● **YOUR ASSIGNMENT**
Please return the lines of the data that contain "name".

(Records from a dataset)

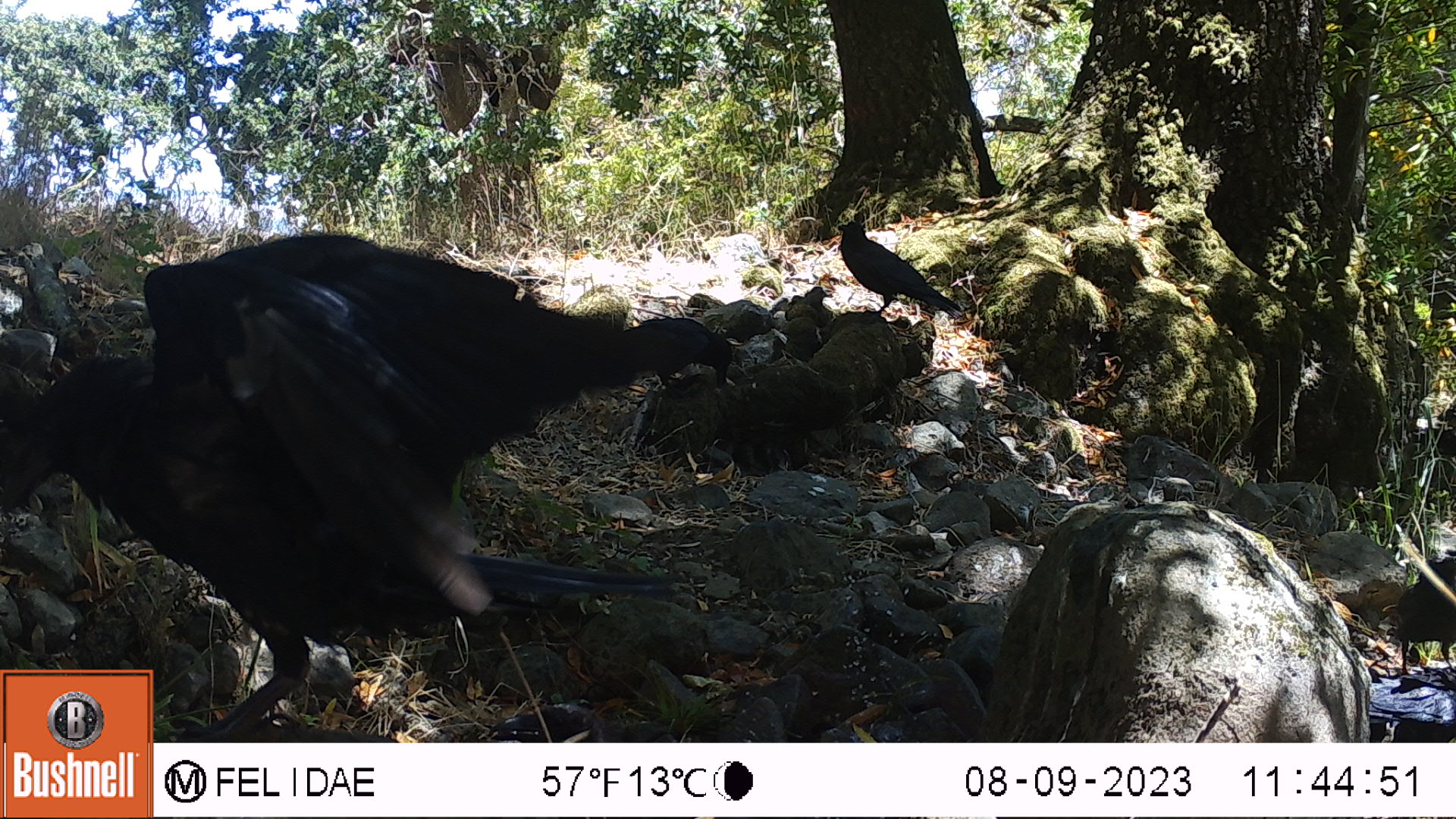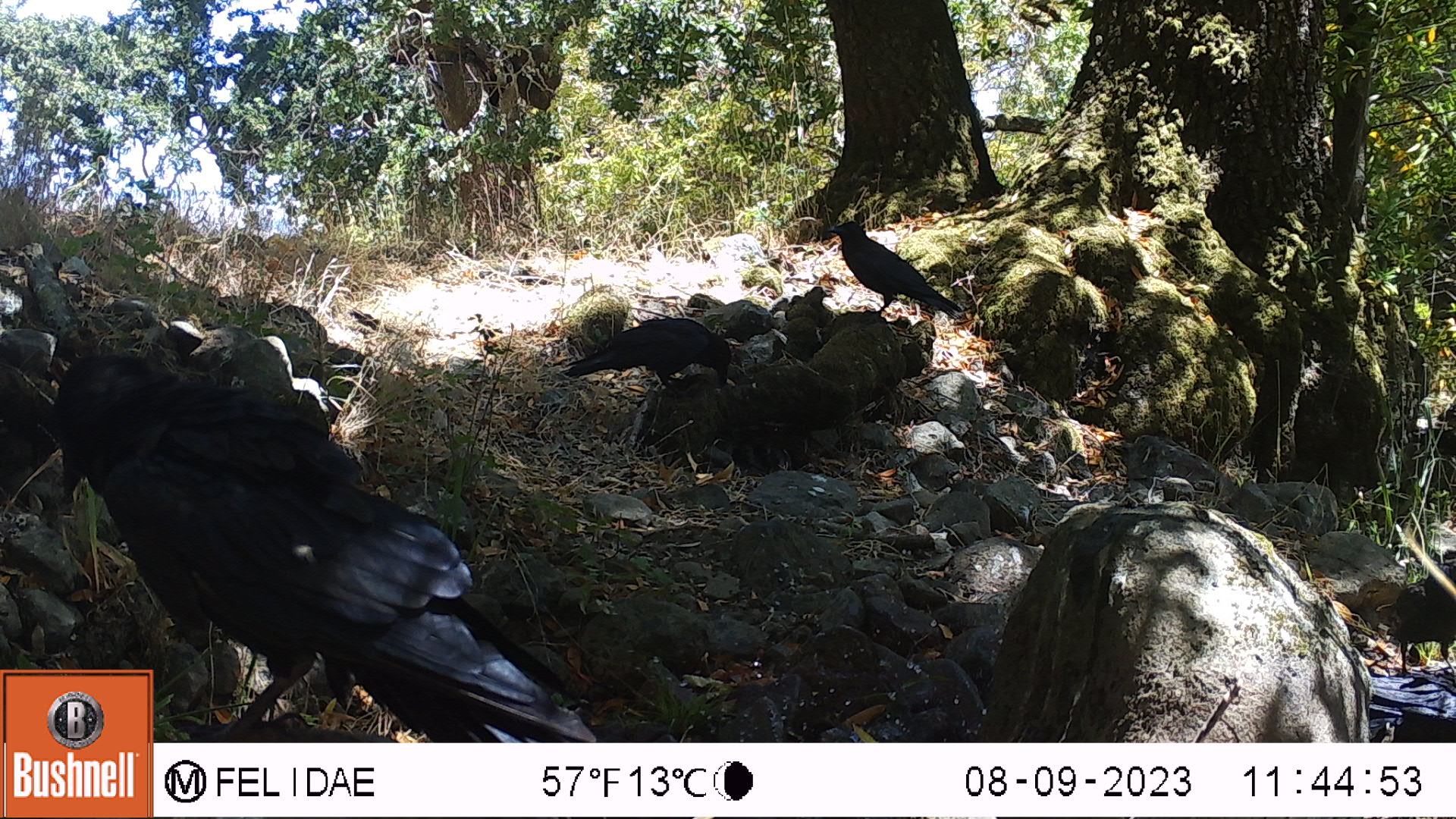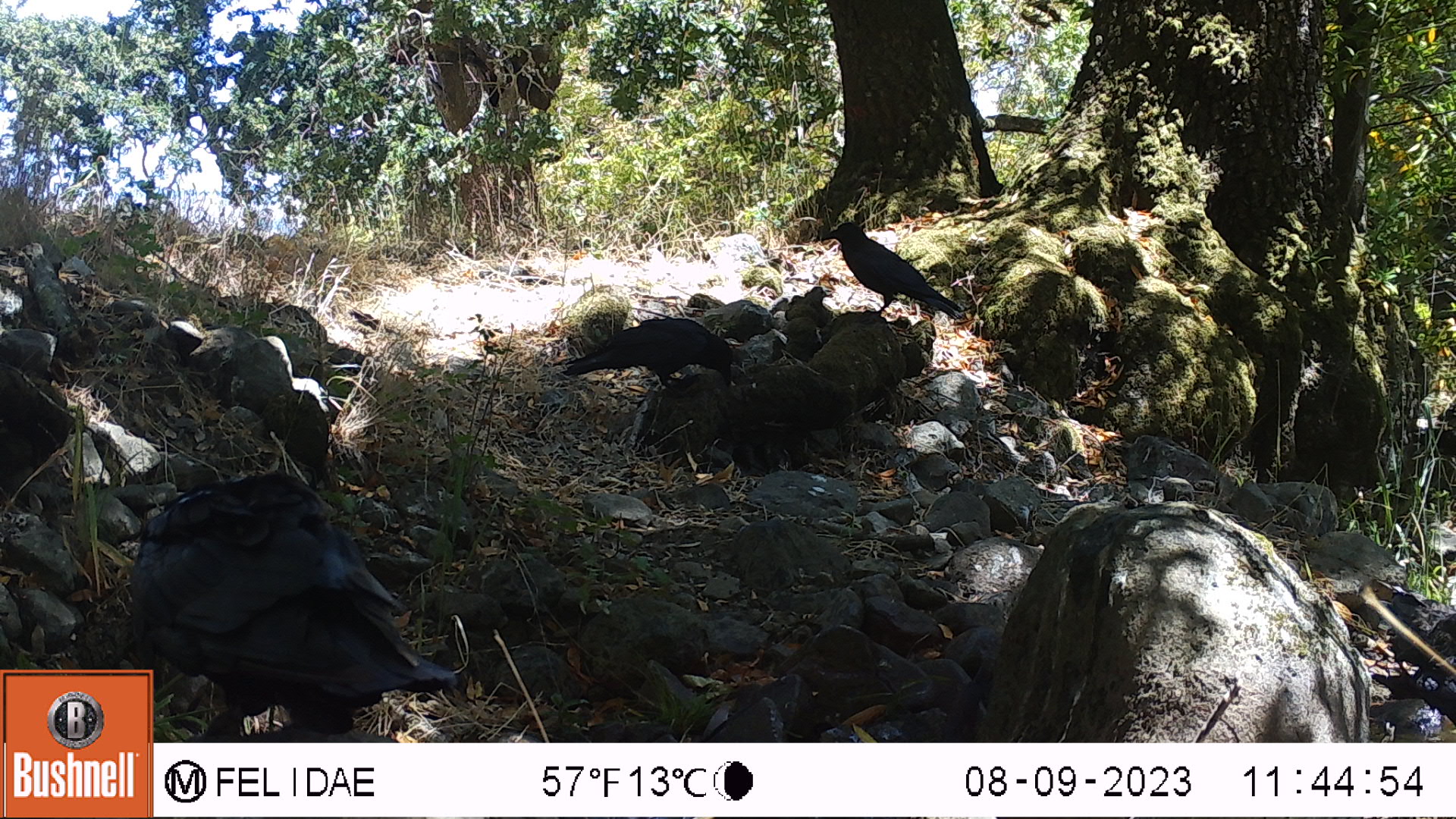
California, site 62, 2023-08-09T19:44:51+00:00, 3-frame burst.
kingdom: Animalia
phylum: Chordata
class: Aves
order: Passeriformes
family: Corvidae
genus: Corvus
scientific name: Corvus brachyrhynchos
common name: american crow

--

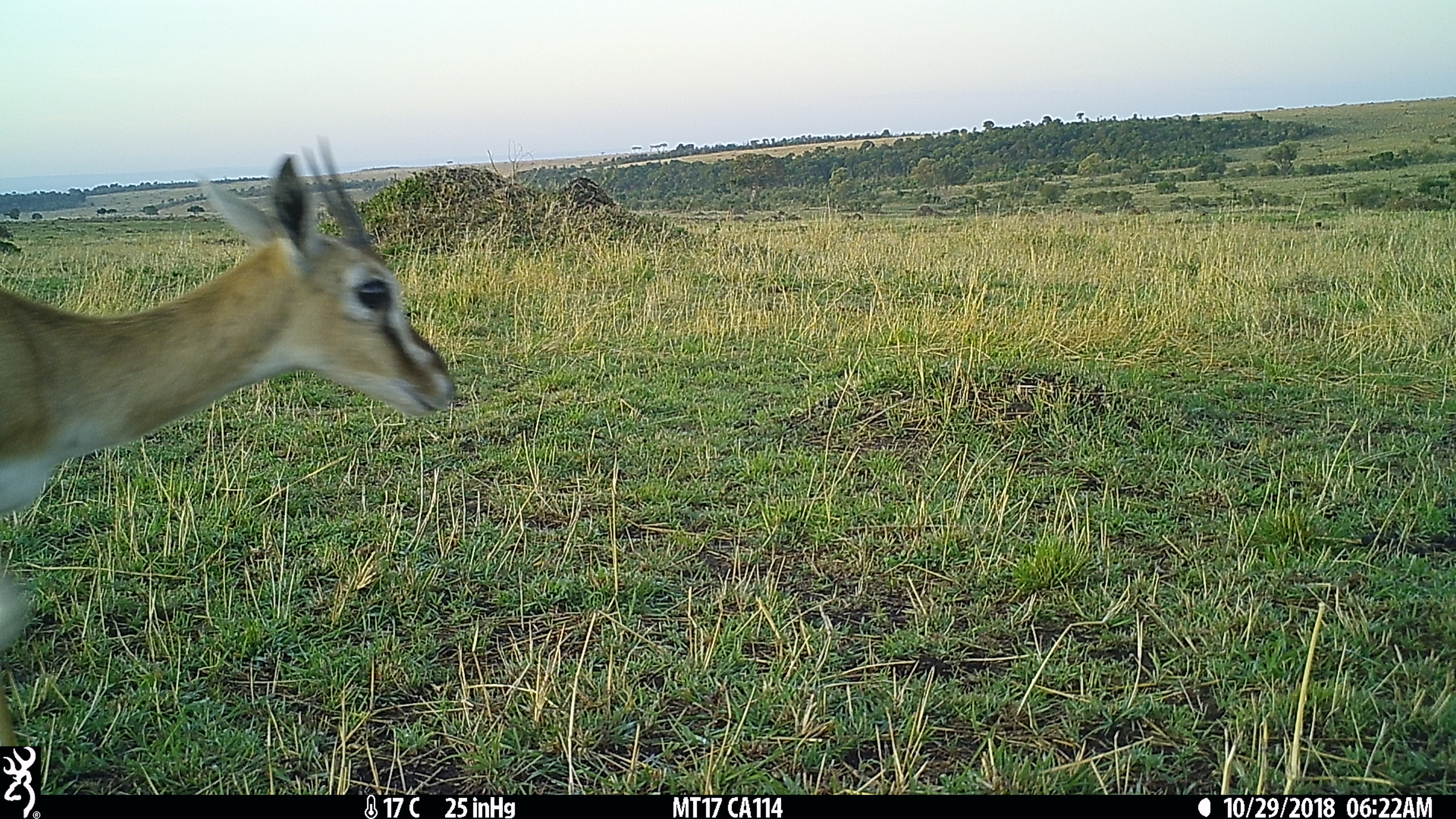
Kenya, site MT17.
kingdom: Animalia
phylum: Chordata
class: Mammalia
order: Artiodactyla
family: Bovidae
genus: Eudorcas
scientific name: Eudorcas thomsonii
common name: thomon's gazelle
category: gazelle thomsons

...

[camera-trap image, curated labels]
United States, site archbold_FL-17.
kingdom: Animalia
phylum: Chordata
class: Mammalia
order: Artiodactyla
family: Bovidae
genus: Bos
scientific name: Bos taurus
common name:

● **WRITTEN SOLUTION**
scientific name: Corvus brachyrhynchos
common name: american crow
scientific name: Eudorcas thomsonii
common name: thomon's gazelle
scientific name: Bos taurus
common name:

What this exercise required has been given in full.